What Is a Precessing Ellipse and How Does It Relate to Orbital Dynamics?

[siddharth]

Suppose that the force of attraction between the sun and the Earth is
F = GMm(\frac{1}{r^2} + \frac{\alpha}{r^3})
Where \alpha is a constant. Show that the orbit does not close on itself but can be described as a precessing ellipse. Find an expression for the rate of precession of the ellipseFirst, of all what is a precessing ellipse?I'm working in polar coordinates r, \theta. Assuming that the sun does not move and is fixed at the orgin of the coordinate system, the equation I get is

u= \frac{1}{r} = \frac{GMm^2}{L^2}(1+e\cos( A^\frac{1}{2} (\theta - \theta_{0})))

Where A= (1-\frac{GM \alpha m^2}{L^2})
So how do I show the above parametric equation (if it is correct) describes a precessing ellipse?

 

[Physics Monkey]

A precessing ellipse is one where the effective semi-major axis rotates or "precesses".

I would start by plotting r(\theta) in polar coordinates if you can. That will make it clear exactly what's going on.

Edit:
Here is a great little applet I just found that plots in polar. Put in some values for you constants and see what happens. http://www.ies.co.jp/math/java/calc/sg_kyok/sg_kyok.html

 

[Astronuc]

Presumably one shows that r(\theta) \neq r(\theta+2\pi)

 

[siddharth]

Astronuc, why should that be true?
For example, in the polar equation
r=\frac{1}{1+\epsilon \cos \theta }
The value of \epsilon determines if the equation represents an ellipse parabola or hyperbola. For parabola and hyperbola, even though it is an open orbit
r(\theta) = r(\theta+2\pi)

 

[Physics Monkey]

Be careful, when talking about a hyperbola or parabola going from r(\theta) to r(\theta+2\pi) the orbit passes through infinity. So the orbit is sort of "closed" in a mathematical sense i.e. the particle can "go to infinity" and then return, but you encounter a singluarity on that path. So physicists wouldn't say the orbit is closed since it isn't bounded even though mathematically r(\theta) = r(\theta+2\pi) (in fact the physical particle can never make it around the whole orbit in finite time). In your case the orbit is bounded so it makes sense to ask whether it is closed or not in the sense of Astronuc.

 

[HallsofIvy]

r(\theta) \neq r(\theta+2\pi) because a "precessing ellipse" is not an ellipse! It is close to an ellipse but does not "close". The second time around, the orbit is close to another ellipse with a slightly different major axis. The rate at which that major axes rotates is the "rate of precession".
Have you checked google for "precessing ellipse"? I did and it took about 1 minute to find a complete solution to precisely this problem. I considered posting the website but then decided we should at least make you look it up yourself!

 

[siddharth]

I found the site. Thanks for your help!

 

[lightgrav]

The old-fashioned way to look at slowly precessing slightly ellipical orbits is to consider an "effective" potential which includes the angular momentum term (L^2/ 2 m r^2), which then treats the radial motion as 1-d oscillation across a potential-Energy minimum. Its oscillation period (for small amplitude, at least) will be same as orbit period if alpha=0 .
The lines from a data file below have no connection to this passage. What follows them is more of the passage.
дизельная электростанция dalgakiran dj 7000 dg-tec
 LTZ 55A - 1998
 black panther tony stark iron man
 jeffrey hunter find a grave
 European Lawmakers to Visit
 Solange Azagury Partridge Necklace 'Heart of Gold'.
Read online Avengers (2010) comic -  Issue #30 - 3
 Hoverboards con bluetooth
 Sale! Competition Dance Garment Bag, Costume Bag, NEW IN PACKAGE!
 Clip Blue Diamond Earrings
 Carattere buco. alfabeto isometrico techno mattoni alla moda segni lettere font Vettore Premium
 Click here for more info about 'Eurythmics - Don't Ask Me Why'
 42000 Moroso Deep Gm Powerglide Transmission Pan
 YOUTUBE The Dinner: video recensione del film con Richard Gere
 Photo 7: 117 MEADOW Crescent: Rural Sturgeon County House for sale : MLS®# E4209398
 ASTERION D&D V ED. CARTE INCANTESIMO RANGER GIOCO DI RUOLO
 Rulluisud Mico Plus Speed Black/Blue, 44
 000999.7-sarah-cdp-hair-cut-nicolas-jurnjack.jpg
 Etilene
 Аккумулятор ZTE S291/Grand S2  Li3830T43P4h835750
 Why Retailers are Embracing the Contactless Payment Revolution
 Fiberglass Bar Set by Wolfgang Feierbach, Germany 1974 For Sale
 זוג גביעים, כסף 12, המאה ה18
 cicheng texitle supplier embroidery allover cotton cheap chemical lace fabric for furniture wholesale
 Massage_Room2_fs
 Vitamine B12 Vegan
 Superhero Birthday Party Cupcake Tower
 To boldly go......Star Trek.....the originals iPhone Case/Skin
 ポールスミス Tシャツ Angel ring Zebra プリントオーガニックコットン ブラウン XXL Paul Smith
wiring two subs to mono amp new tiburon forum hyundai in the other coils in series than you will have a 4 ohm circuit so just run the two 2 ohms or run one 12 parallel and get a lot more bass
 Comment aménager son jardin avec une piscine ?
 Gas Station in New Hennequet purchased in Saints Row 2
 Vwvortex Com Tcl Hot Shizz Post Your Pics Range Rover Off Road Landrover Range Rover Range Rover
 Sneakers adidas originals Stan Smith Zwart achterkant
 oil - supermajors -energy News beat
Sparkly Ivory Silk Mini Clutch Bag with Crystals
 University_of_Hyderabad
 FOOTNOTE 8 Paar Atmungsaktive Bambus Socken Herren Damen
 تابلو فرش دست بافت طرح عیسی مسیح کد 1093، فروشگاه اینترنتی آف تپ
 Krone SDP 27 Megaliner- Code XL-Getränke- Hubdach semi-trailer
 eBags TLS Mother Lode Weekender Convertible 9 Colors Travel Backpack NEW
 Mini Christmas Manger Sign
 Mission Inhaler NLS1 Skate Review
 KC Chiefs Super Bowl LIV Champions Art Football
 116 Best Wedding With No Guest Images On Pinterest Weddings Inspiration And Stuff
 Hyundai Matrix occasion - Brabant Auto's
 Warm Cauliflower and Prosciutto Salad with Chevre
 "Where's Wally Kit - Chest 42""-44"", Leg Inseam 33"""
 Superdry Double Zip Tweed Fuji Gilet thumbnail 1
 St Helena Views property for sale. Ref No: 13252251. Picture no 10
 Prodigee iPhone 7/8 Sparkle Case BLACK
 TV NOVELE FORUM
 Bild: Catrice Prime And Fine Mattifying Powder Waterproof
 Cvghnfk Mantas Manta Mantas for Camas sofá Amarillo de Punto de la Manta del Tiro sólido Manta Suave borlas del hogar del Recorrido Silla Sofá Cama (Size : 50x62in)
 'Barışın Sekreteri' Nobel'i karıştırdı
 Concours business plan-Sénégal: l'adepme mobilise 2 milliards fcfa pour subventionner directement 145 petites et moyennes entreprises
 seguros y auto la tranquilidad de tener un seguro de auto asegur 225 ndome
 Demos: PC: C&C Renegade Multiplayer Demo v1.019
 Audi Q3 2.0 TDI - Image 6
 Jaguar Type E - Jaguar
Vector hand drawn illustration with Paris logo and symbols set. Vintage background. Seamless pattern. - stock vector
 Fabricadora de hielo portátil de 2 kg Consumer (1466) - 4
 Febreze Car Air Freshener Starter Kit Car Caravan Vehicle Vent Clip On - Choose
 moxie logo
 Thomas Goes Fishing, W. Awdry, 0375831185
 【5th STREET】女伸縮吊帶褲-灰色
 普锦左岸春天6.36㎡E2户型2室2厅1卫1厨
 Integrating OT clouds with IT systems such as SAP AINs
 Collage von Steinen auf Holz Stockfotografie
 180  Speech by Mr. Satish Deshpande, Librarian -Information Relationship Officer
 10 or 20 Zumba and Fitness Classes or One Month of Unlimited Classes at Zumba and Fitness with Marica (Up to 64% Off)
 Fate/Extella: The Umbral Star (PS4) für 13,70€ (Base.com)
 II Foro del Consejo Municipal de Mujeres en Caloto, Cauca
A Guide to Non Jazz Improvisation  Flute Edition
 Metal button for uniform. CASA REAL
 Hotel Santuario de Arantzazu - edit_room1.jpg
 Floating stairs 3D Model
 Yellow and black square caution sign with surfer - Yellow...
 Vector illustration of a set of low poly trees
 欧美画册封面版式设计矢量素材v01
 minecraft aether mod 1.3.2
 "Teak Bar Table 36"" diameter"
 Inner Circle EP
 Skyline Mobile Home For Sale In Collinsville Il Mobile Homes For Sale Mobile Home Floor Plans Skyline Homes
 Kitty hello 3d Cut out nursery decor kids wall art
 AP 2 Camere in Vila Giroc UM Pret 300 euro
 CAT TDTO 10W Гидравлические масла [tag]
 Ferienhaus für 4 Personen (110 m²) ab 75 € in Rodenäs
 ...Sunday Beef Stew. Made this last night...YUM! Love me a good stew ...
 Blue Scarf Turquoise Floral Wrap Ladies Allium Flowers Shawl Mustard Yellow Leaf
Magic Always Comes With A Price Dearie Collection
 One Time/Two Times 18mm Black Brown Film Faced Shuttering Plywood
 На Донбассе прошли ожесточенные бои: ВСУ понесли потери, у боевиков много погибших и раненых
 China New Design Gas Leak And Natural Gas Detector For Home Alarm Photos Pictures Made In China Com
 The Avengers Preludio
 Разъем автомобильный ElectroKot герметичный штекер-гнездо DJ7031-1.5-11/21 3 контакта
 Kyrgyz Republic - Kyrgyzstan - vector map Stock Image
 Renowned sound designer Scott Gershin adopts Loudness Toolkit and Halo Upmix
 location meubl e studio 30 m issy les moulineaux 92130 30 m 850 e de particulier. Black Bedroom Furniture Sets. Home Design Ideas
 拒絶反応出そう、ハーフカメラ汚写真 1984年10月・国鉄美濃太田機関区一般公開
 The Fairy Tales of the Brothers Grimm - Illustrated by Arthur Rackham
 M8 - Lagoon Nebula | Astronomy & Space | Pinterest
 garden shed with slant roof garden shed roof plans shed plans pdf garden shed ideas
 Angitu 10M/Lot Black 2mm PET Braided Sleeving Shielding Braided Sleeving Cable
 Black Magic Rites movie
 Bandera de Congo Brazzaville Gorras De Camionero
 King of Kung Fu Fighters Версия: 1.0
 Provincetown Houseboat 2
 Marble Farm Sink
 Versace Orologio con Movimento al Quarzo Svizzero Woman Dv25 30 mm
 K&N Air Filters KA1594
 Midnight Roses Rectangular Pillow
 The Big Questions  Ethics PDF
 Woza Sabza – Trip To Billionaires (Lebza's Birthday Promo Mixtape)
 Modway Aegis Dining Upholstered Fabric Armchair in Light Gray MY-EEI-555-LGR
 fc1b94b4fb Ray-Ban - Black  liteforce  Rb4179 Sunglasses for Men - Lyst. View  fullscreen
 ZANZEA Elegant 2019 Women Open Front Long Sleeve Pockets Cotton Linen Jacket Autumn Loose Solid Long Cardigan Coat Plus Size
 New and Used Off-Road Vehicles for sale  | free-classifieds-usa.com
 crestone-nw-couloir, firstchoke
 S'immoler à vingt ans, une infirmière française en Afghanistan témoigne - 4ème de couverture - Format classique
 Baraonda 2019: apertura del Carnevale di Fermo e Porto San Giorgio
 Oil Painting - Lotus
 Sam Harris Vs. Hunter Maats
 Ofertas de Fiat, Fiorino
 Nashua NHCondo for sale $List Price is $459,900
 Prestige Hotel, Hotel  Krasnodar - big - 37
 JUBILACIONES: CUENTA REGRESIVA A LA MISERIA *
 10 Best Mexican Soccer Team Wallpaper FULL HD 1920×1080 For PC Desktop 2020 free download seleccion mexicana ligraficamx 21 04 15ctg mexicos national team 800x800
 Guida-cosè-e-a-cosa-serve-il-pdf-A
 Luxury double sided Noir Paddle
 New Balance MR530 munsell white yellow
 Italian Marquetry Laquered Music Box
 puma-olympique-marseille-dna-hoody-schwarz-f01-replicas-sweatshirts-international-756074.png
How did you arrive at such a nice parametric form? (didn't check it, but it is clean and looks as though it might even be approximation-free!)
I'm Interested!

 

[siddharth]

lightgrav, write the total energy as
\frac{mv^2}{2} + \frac{L^2}{2mr^2} + V(r) = E
Then set,
r=\frac{1}{u}
So that
dr/dt= \frac{-L}{m} d\theta /dt
then substitue this in I and diff wrt to \theta and cancel out the
du/d\theta and solve the Differential equation.

 

[phys_learner]

Can anyone give me the link to the site where the problem has been solved in greater detail? thanking you in anticipation.

 

[chrisk]

phys_learner,

Go to this site for a solution. I worked this out in college many moons ago.

http://www.allenisd.org/facstaff2.nsf/Pages/2114F5695F2377EA86257512005CA02D/$FILE/Symon%203-51.PDF

It's a Symon Classical Mechanics 3rd Edition problem. Hope this helps.

 

[phys_learner]

Thank you Chrisk. Now I can find out where I went wrong.